What a Collaboration Between a Famous Playwright and a Local Theater Means for Dallas’ Creative Future

SMU Theatre Artist-in-Residence Will Power is serving as a mentor to the finalists in TeCo’s annual New Play Competition, and six SMU theatre directing students are serving as directors of the plays.

By Iris Zubair

For more than a decade, the little TeCo Theatrical Productions, located on Tyler St. in Oak Cliff, has hosted a New Play Competition. The idea, says Teresa Coleman Wash, executive artistic director of TeCo Theatrical Productions, is to showcase new talent and encourage local playwrights, helping them to hone their craft in a real world setting.

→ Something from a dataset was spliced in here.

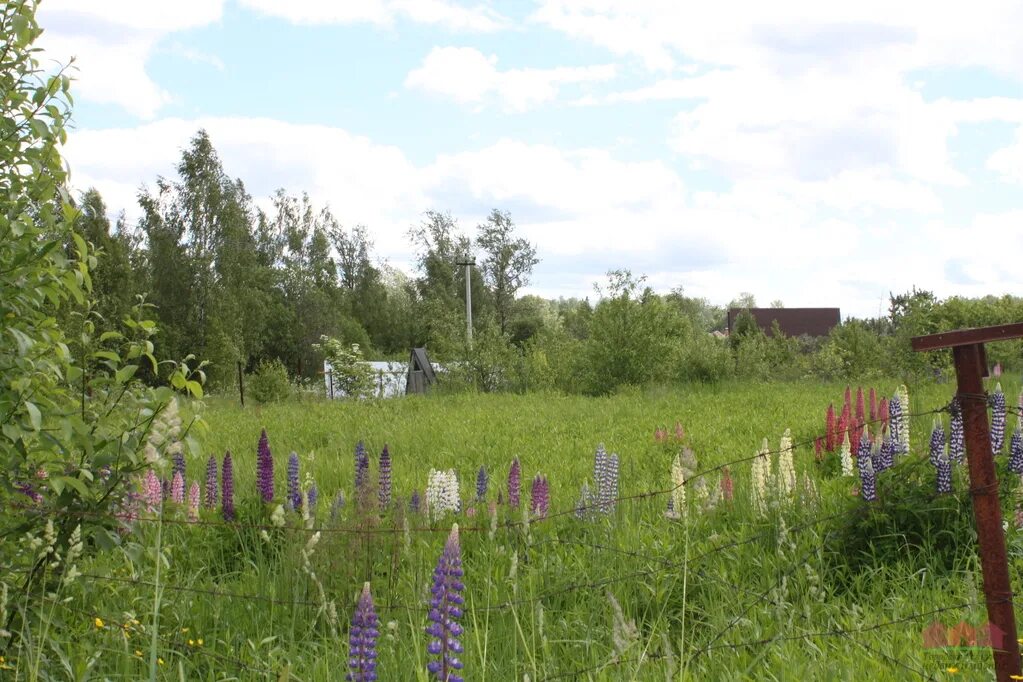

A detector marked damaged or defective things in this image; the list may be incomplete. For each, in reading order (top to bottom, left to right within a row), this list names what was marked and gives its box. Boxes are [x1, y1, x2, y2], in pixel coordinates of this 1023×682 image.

rusty metal fence post [916, 322, 1023, 676]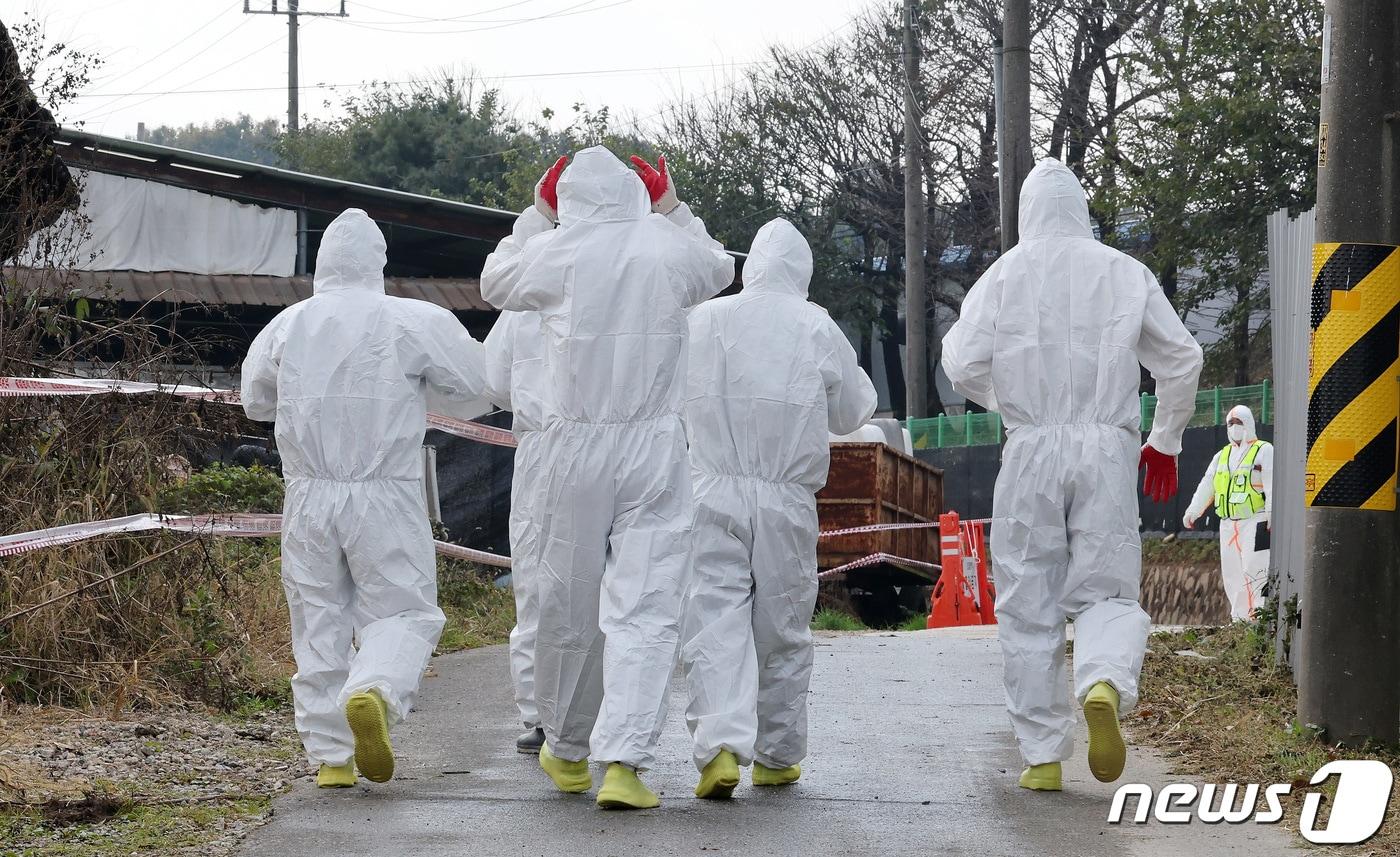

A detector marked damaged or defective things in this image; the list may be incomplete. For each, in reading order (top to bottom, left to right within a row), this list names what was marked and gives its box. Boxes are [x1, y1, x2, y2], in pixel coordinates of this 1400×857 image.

rusty metal container [817, 442, 946, 576]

This year, however, the program received a boost thanks to an unofficial collaboration between big name local institutions, national philanthropies, and the little non-profit theater in Oak Cliff.

Will Power
Will Power
On paper, Southern Methodist University, the Dallas Theater Center, and the Mellon Foundation aren’t involved with TeCo’s New Play Competition, but they are part of the story of how playwright Will Power got involved. The San Francisco native, who has been hailed by critics as “the best verse playwright in America” and is known for bridging the gap between contemporary hip-hop and performance theater, first came to the Dallas area after he was awarded SMU’s prestigious Meadows Prize. Then, a grant from the Mellon Foundation to set up artistic residencies at regional theaters around the country created a permanent home for Power at the Dallas Theater Center. That proved serendipitous for groups like TeCo; Power is a strong community advocate and one of the things that attracted him to the region was the ability to nurture local writers.

“A big reason why I moved down to Dallas from New York is to really agitate and excite and provoke and stir up all of the amazing storytellers here,” Power says. “There’s a lot of new energy now in Dallas about the arts district and making Dallas a prominent artistic city. Part of that to me is not just having the Winspear Opera House, which is great and important. But part of it is the newer stories and being able to encourage artists to articulate what is Dallas about, what is North Texas about and getting those stories out locally and then nationally. That’s how you really become prominent as a city, when you begin to articulate what’s going on in your region to the world, not just bring in big acts.”

Power’s stay at SMU as artist-in-residence at the Meadows School of Arts eventually led him to pick up the phone and call Wash in an effort to get more involved with the New Play Competition. Wash then suggested linking SMU students to help with the project in an effort to inspire more local talent.